(Task): Update the items below by changing every "glass window" to "pane of glass" and leaving all other text as it is. Omit the pictures from your answer.

**** Task input ****

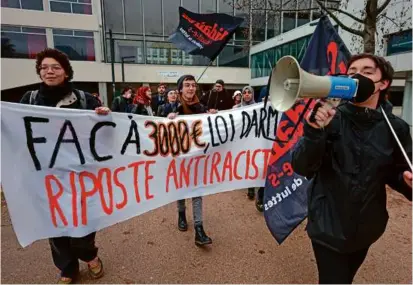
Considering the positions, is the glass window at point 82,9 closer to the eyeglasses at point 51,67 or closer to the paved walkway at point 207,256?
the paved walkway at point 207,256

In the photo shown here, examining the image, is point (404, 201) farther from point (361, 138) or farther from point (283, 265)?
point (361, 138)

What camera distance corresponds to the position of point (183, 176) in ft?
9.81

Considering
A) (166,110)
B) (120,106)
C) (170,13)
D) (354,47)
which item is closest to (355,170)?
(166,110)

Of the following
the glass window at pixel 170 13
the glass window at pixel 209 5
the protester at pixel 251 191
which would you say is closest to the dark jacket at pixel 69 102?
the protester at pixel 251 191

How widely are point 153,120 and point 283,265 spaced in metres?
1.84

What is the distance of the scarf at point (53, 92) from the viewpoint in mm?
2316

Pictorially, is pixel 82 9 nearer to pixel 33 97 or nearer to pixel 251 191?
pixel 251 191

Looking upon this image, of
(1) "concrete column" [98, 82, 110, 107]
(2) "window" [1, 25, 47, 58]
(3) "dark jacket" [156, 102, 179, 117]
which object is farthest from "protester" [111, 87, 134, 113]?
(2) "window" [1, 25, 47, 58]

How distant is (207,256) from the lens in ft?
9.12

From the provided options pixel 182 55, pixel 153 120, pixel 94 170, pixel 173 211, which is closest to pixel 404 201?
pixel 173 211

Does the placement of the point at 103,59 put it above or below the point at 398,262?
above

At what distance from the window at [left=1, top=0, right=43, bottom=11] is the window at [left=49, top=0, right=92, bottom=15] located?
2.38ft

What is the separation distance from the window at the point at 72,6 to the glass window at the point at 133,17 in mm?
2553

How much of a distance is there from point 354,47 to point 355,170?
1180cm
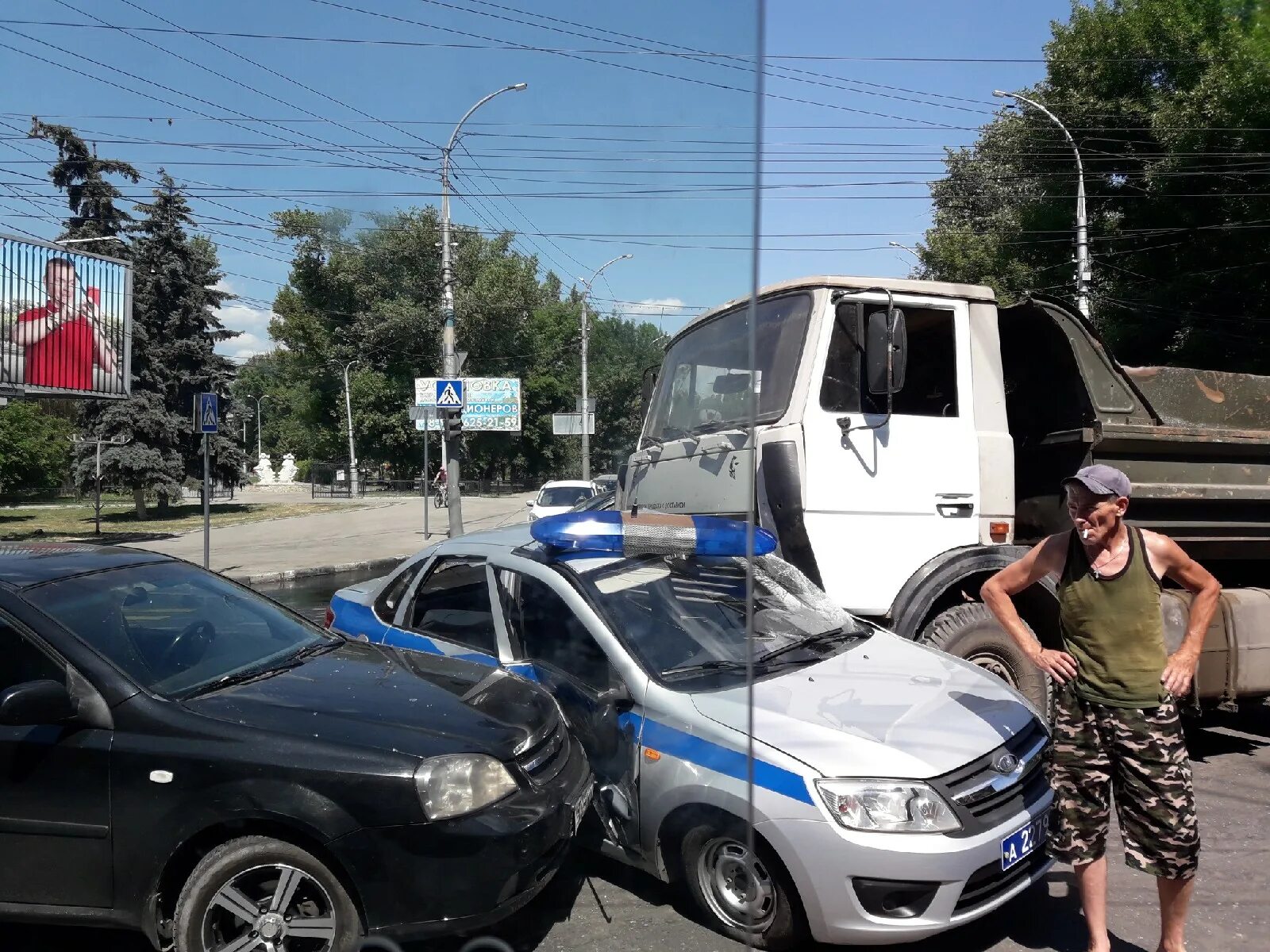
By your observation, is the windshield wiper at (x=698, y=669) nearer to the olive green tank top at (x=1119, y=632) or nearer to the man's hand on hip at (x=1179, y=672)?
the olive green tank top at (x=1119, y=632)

****

(Written response):
Considering the positions, is the pane of glass at point 82,9 closer to the eyeglasses at point 51,67 or closer to the paved walkway at point 207,256?
the paved walkway at point 207,256

In the photo shown here, examining the image, is point (404, 201) farther from point (361, 138) or farther from point (283, 265)?
point (361, 138)

What camera distance corresponds to the position of point (183, 176) in ft?
9.81

Considering
A) (166,110)
B) (120,106)
C) (170,13)
D) (354,47)
which item is closest to (355,170)?
(166,110)

Of the following
the pane of glass at pixel 170 13
the pane of glass at pixel 209 5
the protester at pixel 251 191
which would you say is closest to the dark jacket at pixel 69 102?
the protester at pixel 251 191

How widely are point 153,120 and point 283,265 spaced in metres?
1.84

What is the distance of the scarf at point (53, 92) from the viewpoint in mm?
2316

Pictorially, is pixel 82 9 nearer to pixel 33 97 or nearer to pixel 251 191?
pixel 251 191

Looking upon this image, of
(1) "concrete column" [98, 82, 110, 107]
(2) "window" [1, 25, 47, 58]
(3) "dark jacket" [156, 102, 179, 117]
which object is farthest from "protester" [111, 87, 134, 113]?
(2) "window" [1, 25, 47, 58]

How distant is (207,256) from the lens in ft?
9.12

From the provided options pixel 182 55, pixel 153 120, pixel 94 170, pixel 173 211, which is closest to pixel 404 201?
pixel 173 211

Does the placement of the point at 103,59 put it above or below the point at 398,262?
above

At what distance from the window at [left=1, top=0, right=43, bottom=11] is the window at [left=49, top=0, right=92, bottom=15] located?
2.38ft

What is the separation distance from the window at the point at 72,6 to the pane of glass at the point at 133,17 in mm?
2553

How much of a distance is there from point 354,47 to point 355,170?
1180cm
By your observation, is the windshield wiper at (x=698, y=669) nearer to the olive green tank top at (x=1119, y=632) or nearer to the man's hand on hip at (x=1179, y=672)?
the olive green tank top at (x=1119, y=632)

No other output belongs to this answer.